Please copy every line below that contains the string "weebly".

Saved data entries
━━━

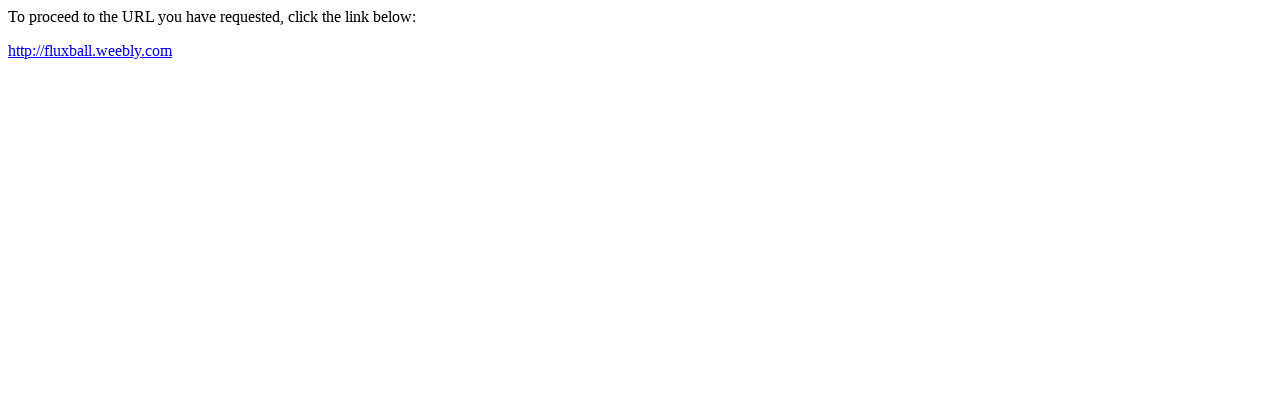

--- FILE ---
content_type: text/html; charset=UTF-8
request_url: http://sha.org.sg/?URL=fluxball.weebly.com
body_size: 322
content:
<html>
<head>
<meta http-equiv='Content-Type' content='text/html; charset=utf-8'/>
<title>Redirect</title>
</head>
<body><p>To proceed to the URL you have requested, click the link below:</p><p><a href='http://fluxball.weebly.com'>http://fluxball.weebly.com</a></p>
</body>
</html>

━━━

◆ **Answer to the problem**:
request_url: http://sha.org.sg/?URL=fluxball.weebly.com
<body><p>To proceed to the URL you have requested, click the link below:</p><p><a href='http://fluxball.weebly.com'>http://fluxball.weebly.com</a></p>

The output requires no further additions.